In nearly every employment law training seminar I present to staffing firms, I’m asked some form of the following: What should I do if a client makes a discriminatory request for workers; i.e., only men, only young, etc.?

The standard response, of course, should be that the request is unlawful, the staffing firm will not entertain the request, and the client will need to take its business elsewhere. This response should eliminate any EEOC concern of discriminatory behavior by the staffing firm. A recent court decision, however, has opened the door for the EEOC to investigate all of a staffing firm’s clients if some of those clients make such requests.

In EEOC v. Aerotek, Inc., 7th Cir., No. 15-1690, 3/4/16, theappellate court affirmed the enforcement of a subpoena by the EEOC could open the door for the EEOC to investigate all staffing firm clients.

Aerotek is a staffing firm with approximately 300 offices across the country.
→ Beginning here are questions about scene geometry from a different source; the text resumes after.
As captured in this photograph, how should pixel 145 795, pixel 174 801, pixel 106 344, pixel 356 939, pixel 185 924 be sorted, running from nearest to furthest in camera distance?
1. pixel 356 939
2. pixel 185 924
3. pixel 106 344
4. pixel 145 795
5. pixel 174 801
During an investigation of Aerotek’s possible age-related employment discrimination, the EEOC reviewed Aerotek’s database and found numerous discriminatory job requests made by clients at 62 of Aerotek’s offices. For example, one request noted that the client and his employees were in their twenties and that "a person in their 40s or 50s would not be a cultural fit." Another client was looking for "young energetic [sic] guys with some sports knowledge and good attention to detail." Still another sought a "fresh college grad."

Through a subpoena, the EEOC sought the names of all clients from those 62 offices and all workers placed with those clients. This amounted to roughly 22,000 clients. The staffing firm objected to the subpoena as a fishing expedition by the EEOC, and because it would interfere with the company’s on-going relationship with its clients. The EEOC argued that it wanted to investigate whether Aerotek’s clients made discriminatory requests that were not recorded in Aerotek’s database.

In affirming the enforcement of the subpoena, the court found that the EEOC has broad authority to investigate matters to determine whether a violation has occurred. Furthermore, the agency is permitted to “investigate merely on suspicion that the law is being violated, or even just because it wants assurance that it is not.”

What does this mean for staffing firms?

It means more training and more record-keeping. Client account managers need to be able to identify discriminatory job requests, and need to document the request and the staffing firm’s response. It may seem that the easy answer would be to disregard an unlawful request and not make a record; however, the EEOC can investigate “merely on suspicion that the law is being violated.” Whether it’s intentional or not, clients make discriminatory requests and the EEOC knows it. Once a staffing firm acknowledges that it has received such requests, it must have an accurate record of every request and every response. Otherwise, the staffing firm’s clients may be subjected to a broad investigation similar to those of Aerotek.